Leading indicators are variables or occurrences which can help your team forecast how a customer account will fare over time. By tracking these leading indicators, your team can more accurately identify accounts that may have red flags (i.e., churn) over the upcoming months and are prepped and ready for a smooth experience.
Five customer success leading indicators
Here are five critical customer success leading indicators your team should start tracking this year:
1.Customer engagement: Regular, ongoing check-ins and communication with your customers is vital for fostering long-term value and building relationships. If your customers start to go dark, back out of meetings unexpectedly, or miss key project milestones, then you may want to start looking into if something is wrong.
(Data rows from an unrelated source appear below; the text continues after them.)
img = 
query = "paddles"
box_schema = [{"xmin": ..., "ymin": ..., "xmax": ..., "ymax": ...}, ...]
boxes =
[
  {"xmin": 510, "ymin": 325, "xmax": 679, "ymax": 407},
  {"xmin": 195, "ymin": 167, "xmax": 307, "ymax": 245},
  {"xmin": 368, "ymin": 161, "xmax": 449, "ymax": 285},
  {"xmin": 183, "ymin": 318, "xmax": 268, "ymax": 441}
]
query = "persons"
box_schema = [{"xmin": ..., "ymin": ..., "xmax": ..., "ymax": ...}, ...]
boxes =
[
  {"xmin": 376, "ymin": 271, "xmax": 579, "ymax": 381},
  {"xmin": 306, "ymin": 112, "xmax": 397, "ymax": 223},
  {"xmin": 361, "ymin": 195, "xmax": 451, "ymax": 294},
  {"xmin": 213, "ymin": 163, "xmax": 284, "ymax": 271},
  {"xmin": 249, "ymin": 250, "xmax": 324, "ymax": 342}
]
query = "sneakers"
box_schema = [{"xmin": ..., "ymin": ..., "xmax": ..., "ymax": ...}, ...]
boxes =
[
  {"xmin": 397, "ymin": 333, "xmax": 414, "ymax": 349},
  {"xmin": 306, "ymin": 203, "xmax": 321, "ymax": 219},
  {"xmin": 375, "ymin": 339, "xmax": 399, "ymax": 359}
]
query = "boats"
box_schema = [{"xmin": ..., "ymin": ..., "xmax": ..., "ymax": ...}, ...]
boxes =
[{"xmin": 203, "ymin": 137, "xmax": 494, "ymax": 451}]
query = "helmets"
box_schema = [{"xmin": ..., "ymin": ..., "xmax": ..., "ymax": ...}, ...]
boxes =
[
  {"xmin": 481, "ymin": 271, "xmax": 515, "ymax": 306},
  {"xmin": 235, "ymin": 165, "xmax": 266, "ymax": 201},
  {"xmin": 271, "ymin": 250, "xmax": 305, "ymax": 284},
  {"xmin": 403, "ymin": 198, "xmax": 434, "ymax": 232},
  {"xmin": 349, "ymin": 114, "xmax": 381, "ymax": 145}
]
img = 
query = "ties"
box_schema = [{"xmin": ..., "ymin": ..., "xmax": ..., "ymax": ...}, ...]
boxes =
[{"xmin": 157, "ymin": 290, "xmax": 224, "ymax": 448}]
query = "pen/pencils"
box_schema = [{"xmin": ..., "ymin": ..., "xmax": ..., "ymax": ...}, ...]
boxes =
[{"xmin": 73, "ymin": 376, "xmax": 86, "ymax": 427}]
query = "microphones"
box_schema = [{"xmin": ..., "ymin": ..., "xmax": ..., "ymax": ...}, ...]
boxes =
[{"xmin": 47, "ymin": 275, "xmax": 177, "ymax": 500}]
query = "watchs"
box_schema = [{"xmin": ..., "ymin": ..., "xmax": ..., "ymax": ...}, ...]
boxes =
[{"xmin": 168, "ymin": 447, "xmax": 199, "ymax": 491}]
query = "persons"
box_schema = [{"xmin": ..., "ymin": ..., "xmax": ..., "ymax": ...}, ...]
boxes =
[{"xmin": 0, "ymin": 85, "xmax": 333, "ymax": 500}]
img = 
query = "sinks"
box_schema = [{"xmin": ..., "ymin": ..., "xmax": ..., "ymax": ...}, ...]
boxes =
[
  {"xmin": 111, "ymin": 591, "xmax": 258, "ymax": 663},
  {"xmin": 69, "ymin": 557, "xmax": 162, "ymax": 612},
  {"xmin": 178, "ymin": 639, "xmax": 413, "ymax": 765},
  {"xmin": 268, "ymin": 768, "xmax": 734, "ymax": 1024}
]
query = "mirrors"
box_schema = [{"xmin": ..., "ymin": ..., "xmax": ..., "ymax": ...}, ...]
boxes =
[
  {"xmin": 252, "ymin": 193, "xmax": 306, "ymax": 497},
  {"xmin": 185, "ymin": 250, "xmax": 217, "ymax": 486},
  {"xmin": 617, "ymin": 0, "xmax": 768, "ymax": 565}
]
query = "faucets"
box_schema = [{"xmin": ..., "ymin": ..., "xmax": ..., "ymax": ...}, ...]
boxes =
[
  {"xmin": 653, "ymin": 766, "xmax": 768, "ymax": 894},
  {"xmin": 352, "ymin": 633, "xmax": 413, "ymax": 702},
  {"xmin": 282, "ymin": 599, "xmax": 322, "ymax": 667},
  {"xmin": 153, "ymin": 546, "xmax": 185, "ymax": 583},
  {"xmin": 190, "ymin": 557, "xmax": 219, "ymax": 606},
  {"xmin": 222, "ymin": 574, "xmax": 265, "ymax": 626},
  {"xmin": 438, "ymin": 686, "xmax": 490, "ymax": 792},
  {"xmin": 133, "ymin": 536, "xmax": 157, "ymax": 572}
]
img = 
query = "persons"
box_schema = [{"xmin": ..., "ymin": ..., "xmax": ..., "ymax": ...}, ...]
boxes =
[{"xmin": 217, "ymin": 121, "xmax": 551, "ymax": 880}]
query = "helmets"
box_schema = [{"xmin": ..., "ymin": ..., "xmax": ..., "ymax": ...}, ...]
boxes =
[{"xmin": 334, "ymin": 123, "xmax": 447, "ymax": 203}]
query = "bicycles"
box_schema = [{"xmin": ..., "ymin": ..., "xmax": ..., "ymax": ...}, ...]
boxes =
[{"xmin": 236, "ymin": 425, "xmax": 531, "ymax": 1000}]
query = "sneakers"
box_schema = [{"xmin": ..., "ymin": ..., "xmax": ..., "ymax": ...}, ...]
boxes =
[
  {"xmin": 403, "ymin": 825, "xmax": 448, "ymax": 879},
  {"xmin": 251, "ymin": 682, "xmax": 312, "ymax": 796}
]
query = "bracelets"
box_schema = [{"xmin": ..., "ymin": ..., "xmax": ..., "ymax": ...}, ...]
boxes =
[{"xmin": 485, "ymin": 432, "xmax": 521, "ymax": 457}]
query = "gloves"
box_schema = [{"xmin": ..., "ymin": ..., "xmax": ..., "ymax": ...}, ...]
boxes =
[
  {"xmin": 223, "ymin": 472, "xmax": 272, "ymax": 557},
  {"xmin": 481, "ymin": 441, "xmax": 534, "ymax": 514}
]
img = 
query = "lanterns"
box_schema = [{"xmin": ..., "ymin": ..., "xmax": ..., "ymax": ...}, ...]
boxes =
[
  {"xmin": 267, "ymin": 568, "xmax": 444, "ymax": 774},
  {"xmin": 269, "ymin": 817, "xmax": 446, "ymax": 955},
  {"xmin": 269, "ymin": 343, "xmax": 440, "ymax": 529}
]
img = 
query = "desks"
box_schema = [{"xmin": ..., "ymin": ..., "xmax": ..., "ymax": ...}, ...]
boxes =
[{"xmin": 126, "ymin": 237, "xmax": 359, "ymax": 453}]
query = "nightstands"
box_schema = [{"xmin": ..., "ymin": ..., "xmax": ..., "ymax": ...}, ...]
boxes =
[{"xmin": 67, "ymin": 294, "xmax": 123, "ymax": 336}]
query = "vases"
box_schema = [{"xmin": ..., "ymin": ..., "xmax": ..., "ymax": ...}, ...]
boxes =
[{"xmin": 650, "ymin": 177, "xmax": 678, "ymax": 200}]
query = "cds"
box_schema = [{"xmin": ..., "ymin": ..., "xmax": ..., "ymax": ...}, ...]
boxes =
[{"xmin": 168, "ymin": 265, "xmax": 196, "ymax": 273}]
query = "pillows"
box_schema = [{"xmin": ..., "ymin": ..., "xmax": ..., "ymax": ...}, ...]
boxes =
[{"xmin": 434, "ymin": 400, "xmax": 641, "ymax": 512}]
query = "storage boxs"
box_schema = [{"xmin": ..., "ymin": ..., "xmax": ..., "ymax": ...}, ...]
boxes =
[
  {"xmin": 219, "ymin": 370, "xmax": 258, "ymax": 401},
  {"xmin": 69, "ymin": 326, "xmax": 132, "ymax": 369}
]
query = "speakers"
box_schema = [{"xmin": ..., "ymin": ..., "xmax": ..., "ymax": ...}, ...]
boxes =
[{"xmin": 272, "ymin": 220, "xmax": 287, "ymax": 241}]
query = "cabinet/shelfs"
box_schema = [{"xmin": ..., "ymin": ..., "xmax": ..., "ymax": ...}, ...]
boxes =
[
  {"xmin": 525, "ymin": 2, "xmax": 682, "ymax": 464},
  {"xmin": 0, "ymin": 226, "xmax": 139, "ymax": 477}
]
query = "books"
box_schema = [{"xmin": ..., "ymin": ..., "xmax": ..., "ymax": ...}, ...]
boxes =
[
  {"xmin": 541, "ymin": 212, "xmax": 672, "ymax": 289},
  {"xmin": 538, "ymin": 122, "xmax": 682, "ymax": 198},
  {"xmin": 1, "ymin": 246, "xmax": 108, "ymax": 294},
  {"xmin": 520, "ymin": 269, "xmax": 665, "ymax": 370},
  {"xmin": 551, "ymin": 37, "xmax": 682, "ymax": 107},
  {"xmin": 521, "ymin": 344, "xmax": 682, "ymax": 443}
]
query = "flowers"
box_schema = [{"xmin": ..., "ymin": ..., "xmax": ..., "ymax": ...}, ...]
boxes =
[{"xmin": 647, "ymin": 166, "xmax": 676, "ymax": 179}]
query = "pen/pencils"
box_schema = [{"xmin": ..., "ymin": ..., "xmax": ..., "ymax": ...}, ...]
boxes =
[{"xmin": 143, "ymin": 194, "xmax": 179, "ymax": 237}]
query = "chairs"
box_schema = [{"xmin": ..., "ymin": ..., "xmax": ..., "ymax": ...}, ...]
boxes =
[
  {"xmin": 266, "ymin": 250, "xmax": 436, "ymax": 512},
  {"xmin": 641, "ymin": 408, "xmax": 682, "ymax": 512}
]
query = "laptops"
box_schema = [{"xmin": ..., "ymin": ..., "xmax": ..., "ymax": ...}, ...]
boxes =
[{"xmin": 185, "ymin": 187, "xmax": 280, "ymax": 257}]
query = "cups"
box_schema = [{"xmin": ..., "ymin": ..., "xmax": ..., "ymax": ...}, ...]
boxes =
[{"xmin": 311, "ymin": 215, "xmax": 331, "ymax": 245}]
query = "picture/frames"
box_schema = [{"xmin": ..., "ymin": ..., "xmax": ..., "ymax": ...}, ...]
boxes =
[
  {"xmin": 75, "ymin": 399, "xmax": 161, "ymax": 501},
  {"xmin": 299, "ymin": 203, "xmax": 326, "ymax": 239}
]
2. Successful onboarding: Although a customer relationship technically begins during the sales stage, there is no understating just how important onboarding is to the long-term success of a customer. This is when customers and users learn how to independently use your solution and start to align product features with value, and it can set the stage for the rest of your customer partnership.
3. Product usage and adoption: Another leading indicator of customer account health, product usage, and adoption directly correlate to the value customers are seeing on the platform. Make sure your team has thoroughly communicated with and trained every viable user possible, and these users are leveraging your solutions in the right – and valuable – ways.
4. Sentiment: One of the oldest customer success metrics in the books, capturing customer sentiment early and often in your customer relationships can ensure your team is always on top of sentiment changes and issues. Don’t forget that it’s okay to bring up the sentiment on calls with customers to talk through any red flags or dips you may be seeing in the data.
5. Relationship Development: While day-to-day customer relationships are managed on the ground level, successful SaaS customer relationships require access to contacts across a customer organization, from the end-user to the executive. Make sure you nurture and develop these relationships over time to serve your customers better and forge stronger partnerships.
Optimizing your customer success relationships
By tracking the right leading and lagging indicators of success, your customer success team can build a more holistic picture of your customer relationships, forecast where accounts are heading, and be more prepared for significant issues down the road.